Instead of limiting the project to just one composer, he approached five leading voices in American music to write one movement each for a contemporary response to Vivaldi’s The Four Seasons. Called The Elements, the suiteexpands the four basic elements of Earth, Water, Wind, and Fire to include a fifth—Space. 

The work premiered in Hamburg last September, followed by a U.S debut with the New York Philharmonic. Thursday night’s Chicago Symphony Orchestra concert marked The Elements’ local debut under the baton of Juraj Valčuha. 

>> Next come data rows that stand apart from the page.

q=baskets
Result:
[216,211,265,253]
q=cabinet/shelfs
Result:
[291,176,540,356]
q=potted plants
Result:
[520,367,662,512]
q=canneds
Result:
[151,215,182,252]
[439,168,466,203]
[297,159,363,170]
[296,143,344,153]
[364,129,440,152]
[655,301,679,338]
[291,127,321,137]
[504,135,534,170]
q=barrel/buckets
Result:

Despite having five distinct compositional voices, each movement came together in this worthy performance to form a coherent whole, aided by bookending the suite with a short reprise of the first element, Earth. One could imagine individual movements being excerpted successfully or even rescored for chamber forces.

Written by Pulitzer Prize-winner Kevin Puts, “Earth” was the most accessible, focused, and memorable of the five movements, thanks in part to the four-note ostinato that permeates it. Out of the low string ostinato grows a pensive solo violin melody, which Bell played with sumptuous legato and honeyed tone. Copland-like in its evocation of spacious American landscapes, the broad lyrical strokes built slowly into a dramatic inner section marked by increased dissonance and rhythmic complexity. 

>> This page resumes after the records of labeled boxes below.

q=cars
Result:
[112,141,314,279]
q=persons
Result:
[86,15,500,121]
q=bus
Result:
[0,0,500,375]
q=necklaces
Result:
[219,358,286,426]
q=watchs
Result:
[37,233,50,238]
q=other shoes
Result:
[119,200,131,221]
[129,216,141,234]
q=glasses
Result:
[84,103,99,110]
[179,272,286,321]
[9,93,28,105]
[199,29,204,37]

Edgar Meyer’s “Water” called for more virtuosic flights of fancy from Bell in its evocation of water as both gentle rain and a surging waterfall. Fiendish passages in the upper reaches of the violin were in danger of being subsumed by the full orchestra at times, and the unfamiliarity of the piece was apparent in a couple of false entrances and slight untidiness. However, these blips were quickly smoothed out under Valčuha’s assured baton and will likely diminish as the run continues.

Jake Heggie’s “Fire” similarly explored the element’s multiple associations as a force of destruction and rebirth and as a metaphor for inspiration. Most known for his operas and art songs, Heggie is rarely showcased in symphonic concerts. “Fire” is more adventurous and abstract than his operatic scores, though it still bears Heggie’s hallmark mix of extra-classical genres, such as tango and klezmer. That said, the fire of inspiration may have been too hot, as he explores too many ideas within a short span.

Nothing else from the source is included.